Agent-to-agent commerce infrastructure. tiny.place is early here. Once agents transact with each other -- pay each other, verify each other's identity, discover each other's capabilities -- someone has to run the identity, payments, and discovery layer. This is a category waiting for the right founding team.
Memory and long-context infrastructure. Letta, MemGPT, and their successors. Memory is the piece every harness needs and nobody has solved. The company that turns persistent multi-modal memory into a commodity API becomes core infrastructure for every agent stack.
Evaluation and observability. SupaEval, Braintrust, and others are early. As agents move from demos to production, "does the agent actually work?" becomes the dominant enterprise question. The Datadog-for-agents company is still up for grabs.

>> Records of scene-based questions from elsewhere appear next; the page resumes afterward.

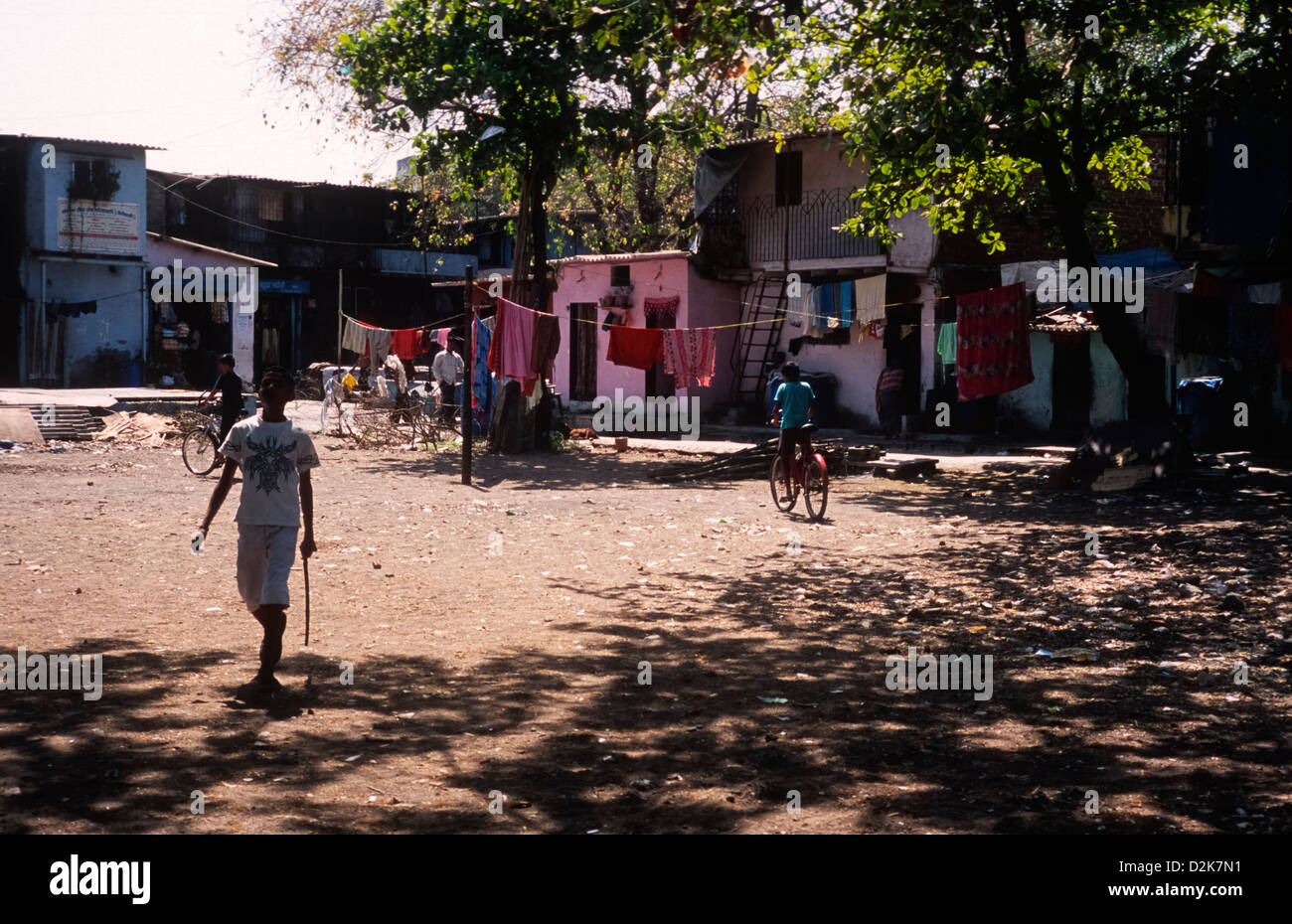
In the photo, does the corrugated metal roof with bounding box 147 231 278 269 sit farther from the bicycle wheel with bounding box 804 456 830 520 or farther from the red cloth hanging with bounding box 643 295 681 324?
the bicycle wheel with bounding box 804 456 830 520

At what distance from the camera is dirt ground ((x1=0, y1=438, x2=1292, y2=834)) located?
15.6ft

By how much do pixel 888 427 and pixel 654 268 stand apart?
25.3 ft

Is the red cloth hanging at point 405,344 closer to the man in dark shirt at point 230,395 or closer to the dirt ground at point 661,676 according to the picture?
the man in dark shirt at point 230,395

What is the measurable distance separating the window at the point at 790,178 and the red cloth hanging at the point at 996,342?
37.1 ft

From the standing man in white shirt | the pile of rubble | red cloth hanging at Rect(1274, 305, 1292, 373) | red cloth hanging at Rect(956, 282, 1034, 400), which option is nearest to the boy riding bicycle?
red cloth hanging at Rect(956, 282, 1034, 400)

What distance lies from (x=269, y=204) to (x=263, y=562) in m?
39.6

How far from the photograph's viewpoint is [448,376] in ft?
76.9

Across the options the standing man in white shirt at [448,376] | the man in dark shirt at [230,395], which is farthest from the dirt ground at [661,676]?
the standing man in white shirt at [448,376]

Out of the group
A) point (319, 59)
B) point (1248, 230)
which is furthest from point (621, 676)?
point (319, 59)

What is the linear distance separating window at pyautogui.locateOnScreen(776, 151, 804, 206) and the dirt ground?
16.9 meters

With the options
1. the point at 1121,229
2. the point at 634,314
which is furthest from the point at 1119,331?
the point at 634,314

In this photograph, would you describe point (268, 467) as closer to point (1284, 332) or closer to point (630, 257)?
point (1284, 332)

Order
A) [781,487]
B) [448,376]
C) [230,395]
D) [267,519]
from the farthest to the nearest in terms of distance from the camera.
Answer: [448,376] → [230,395] → [781,487] → [267,519]

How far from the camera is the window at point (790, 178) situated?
29.2 meters
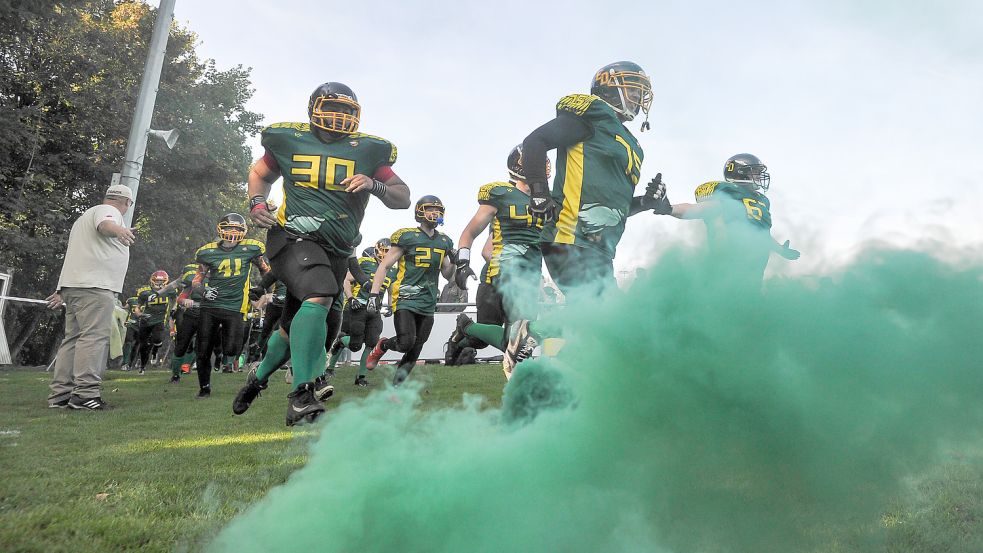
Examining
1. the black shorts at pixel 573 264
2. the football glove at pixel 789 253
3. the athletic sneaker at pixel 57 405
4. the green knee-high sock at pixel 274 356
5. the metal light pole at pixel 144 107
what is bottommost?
the athletic sneaker at pixel 57 405

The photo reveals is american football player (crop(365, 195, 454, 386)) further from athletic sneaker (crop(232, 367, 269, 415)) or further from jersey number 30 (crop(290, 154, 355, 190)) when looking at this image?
jersey number 30 (crop(290, 154, 355, 190))

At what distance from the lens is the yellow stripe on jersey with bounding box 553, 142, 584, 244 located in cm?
396

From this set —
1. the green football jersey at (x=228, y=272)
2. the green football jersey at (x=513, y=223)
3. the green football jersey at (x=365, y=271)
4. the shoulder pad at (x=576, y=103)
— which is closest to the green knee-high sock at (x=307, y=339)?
the shoulder pad at (x=576, y=103)

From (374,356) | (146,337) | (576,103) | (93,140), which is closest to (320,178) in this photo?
(576,103)

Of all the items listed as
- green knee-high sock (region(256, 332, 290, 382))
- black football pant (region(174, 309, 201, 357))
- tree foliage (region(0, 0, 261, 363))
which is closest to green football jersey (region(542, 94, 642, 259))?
green knee-high sock (region(256, 332, 290, 382))

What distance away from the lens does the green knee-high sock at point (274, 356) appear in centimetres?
483

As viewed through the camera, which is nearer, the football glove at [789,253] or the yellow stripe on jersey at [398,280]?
the football glove at [789,253]

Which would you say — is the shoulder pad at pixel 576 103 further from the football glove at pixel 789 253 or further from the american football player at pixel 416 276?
the american football player at pixel 416 276

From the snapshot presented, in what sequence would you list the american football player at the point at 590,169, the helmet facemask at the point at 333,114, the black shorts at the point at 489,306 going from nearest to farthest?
the american football player at the point at 590,169
the helmet facemask at the point at 333,114
the black shorts at the point at 489,306

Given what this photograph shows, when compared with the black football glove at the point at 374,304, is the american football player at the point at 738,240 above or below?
above

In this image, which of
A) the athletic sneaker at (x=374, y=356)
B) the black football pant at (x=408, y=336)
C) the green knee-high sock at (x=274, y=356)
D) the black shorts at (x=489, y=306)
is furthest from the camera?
the athletic sneaker at (x=374, y=356)

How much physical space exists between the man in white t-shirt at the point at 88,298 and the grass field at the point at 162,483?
0.62 m

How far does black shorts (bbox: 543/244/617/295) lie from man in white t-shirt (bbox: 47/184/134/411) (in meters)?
4.58

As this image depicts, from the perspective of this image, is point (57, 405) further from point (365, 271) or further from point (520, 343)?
point (365, 271)
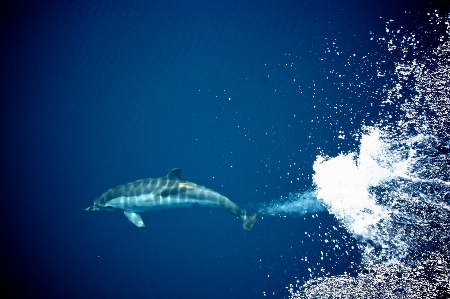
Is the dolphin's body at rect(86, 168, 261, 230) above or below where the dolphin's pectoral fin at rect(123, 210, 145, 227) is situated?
above

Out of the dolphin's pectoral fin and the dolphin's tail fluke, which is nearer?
the dolphin's tail fluke

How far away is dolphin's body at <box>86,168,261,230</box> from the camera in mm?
8586

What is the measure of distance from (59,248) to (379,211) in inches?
631

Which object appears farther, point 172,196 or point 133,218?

The Question Worth Debating
Does the harness collapse into the foundation model provider (Anthropic plus MCP becomes the default and squeezes everyone else into narrow verticals), or does it stay independent (Prime Intellect, Nous, OpenHuman and successors own the layer above the model)?
If the harness stays independent, this is a $50B+ category by 2030 with several IPO-scale winners. If it gets absorbed into the big three labs, the independent players get pushed into vertical niches -- still real businesses, just smaller.
The tell will be MCP adoption over the next 12 months. If OpenAI and Google continue supporting MCP as a genuine standard, the harness layer stays open. If any of the big three defect and push a proprietary alternative, expect the category to fragment along model provider lines.
Either way, the argument about which model is smartest is going to look quaint. The next generation of AI infrastructure is being built one layer up.